S.M. : Vous avez d’ailleurs lancé une campagne de publicité sur l’obésité pour informer sur ses dangers…
A-S.J. : Nous communiquerons partout où nous pourrons. Notre publicité représente une personne obèse en position fœtale car il faut savoir que la personne obèse est recroquevillée sur elle-même. Même si elle est grosse, elle a envie de disparaître, voudrait se rendre invisible, faire en sorte que les gens ne la regardent plus ainsi, mais elle ne le peut même pas. Et puis rappelons que cette maladie tue 55 000 personnes par an. Lors de la canicule, des obèses sont morts mais personne n’en n’a parlé.
 
S.M. : Les enfants sont de plus en plus touchés par l’obésité. Croyez-vous qu’il existe une forme dedéresponsabilisation des parents ?

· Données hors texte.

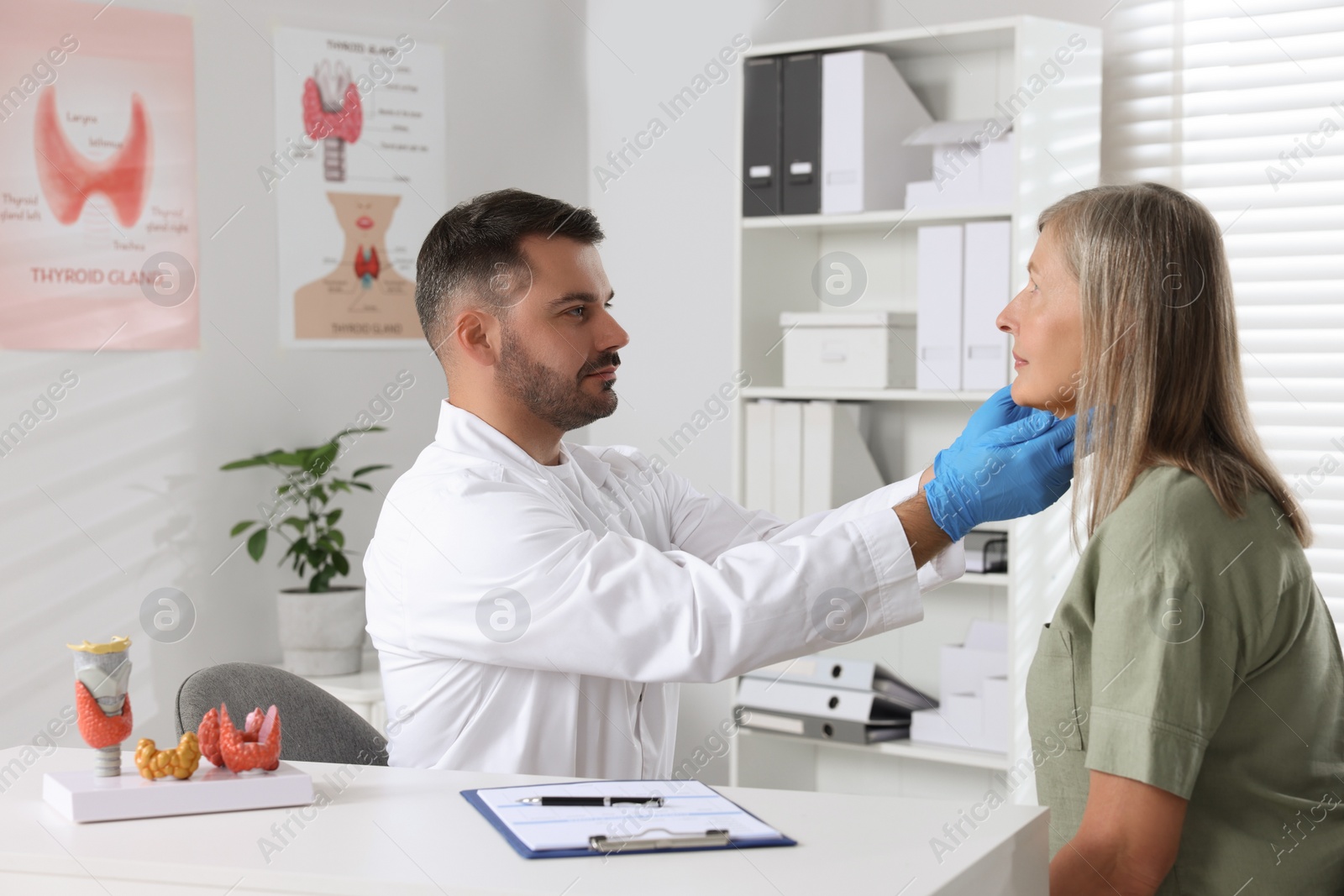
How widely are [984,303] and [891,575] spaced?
4.39 ft

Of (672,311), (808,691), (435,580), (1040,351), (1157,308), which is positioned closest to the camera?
(1157,308)

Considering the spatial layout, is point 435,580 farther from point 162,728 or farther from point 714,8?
point 714,8

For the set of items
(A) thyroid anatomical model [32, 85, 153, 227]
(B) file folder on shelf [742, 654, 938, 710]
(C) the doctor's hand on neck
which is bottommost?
(B) file folder on shelf [742, 654, 938, 710]

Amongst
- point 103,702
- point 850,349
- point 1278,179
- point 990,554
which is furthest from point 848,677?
point 103,702

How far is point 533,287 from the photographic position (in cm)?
178

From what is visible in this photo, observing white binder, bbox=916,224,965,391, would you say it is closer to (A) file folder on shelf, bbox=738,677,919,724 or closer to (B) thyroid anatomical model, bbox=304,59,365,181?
(A) file folder on shelf, bbox=738,677,919,724

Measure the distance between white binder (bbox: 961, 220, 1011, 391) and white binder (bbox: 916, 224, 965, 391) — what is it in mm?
17

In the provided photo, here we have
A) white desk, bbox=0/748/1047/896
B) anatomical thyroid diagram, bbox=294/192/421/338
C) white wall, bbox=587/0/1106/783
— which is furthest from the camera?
white wall, bbox=587/0/1106/783

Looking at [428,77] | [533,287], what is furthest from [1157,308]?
[428,77]

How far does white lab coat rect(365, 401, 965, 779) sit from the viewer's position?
1449mm

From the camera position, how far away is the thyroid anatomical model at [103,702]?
1146 mm

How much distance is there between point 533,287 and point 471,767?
2.12 feet

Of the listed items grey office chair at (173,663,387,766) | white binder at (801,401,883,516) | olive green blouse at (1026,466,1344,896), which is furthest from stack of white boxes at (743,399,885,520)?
olive green blouse at (1026,466,1344,896)

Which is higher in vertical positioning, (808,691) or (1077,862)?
(1077,862)
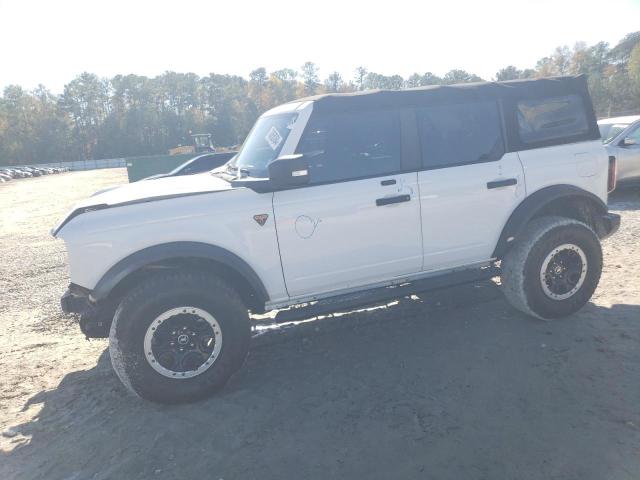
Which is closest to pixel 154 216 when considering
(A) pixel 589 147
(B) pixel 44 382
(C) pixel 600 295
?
(B) pixel 44 382

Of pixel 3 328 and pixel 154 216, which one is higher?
pixel 154 216

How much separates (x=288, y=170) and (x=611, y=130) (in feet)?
30.7

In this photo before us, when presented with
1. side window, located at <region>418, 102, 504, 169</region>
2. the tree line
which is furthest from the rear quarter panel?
the tree line

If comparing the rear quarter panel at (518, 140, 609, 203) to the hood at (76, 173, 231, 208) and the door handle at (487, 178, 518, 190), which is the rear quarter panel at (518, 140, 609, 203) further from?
the hood at (76, 173, 231, 208)

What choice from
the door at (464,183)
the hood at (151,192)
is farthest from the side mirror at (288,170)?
the door at (464,183)

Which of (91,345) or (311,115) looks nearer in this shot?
(311,115)

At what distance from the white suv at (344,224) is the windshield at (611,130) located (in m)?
6.26

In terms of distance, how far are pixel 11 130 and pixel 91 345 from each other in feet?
352

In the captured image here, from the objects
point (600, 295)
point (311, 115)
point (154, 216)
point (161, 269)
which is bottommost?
point (600, 295)

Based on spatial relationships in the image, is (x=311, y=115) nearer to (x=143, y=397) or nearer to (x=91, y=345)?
(x=143, y=397)

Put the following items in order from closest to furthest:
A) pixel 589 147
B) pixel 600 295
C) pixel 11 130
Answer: pixel 589 147, pixel 600 295, pixel 11 130

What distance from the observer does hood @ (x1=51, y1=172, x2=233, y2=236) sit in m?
3.46

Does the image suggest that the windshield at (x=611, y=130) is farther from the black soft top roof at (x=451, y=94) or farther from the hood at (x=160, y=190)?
the hood at (x=160, y=190)

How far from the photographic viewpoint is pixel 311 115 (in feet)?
12.7
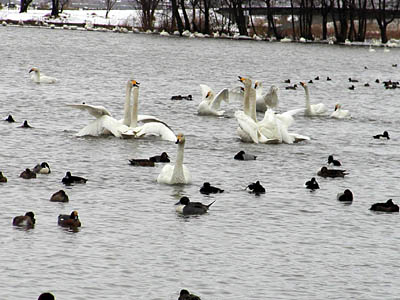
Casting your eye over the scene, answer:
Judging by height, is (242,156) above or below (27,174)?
below

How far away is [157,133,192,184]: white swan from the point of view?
618 inches

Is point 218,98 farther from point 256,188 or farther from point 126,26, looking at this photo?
point 126,26

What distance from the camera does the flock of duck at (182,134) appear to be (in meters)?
14.0

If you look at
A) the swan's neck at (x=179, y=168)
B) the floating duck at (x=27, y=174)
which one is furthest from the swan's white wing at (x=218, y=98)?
the floating duck at (x=27, y=174)

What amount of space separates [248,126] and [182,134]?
5.45 metres

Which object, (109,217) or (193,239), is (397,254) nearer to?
(193,239)

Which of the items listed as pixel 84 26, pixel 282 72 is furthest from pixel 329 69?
pixel 84 26

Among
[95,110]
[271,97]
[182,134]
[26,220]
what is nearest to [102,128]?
[95,110]

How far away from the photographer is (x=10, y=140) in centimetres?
1991

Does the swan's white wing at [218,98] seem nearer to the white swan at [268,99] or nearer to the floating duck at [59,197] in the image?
the white swan at [268,99]

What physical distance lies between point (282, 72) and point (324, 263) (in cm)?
3964

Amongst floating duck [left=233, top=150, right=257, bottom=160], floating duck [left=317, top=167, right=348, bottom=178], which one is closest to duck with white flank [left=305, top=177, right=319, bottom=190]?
floating duck [left=317, top=167, right=348, bottom=178]

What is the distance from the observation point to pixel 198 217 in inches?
536

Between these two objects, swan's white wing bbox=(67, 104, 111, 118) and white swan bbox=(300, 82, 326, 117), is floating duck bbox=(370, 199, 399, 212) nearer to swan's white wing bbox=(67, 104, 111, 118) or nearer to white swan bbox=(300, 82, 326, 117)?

A-S.J : Oui et non. Parfois, il est plus simple pour les parents de donner un paquet de chips à son enfant en le mettant devant la télé pour qu’ils aient un peu de temps pour eux. Il y a également beaucoup d’enfants qui arrivent à l’école sans avoir pris de petit déjeuner, par exemple. Mais d’un autre côté, une femme qui a trois enfants, qui les élève seule avec un salaire de misère ne peut pas se permettre d’acheter des fruits et légumes. Le problème est que tout est lié : le chômage, la publicité, le marketing, l’agro-alimentaire…
 
S.M. : Vous êtes pessimiste ?
A-S.J. : Oui, pour la simple raison que le problème des générations se pose. Sur une, voire deux générations, ne serons-nous pas comme les Américains ? D’ici cinq ans, le nombre d’obèses de Paris Ile de France sera multiplié par 2,5.
 
S.M. : Votre message ?
A-S.J : Aidez-nous à enrayer l’obésité. Il n’y a pas de petites mains. C’est la volonté de tout le monde qui fera avancer les choses en apportant sa pierre à l’édifice.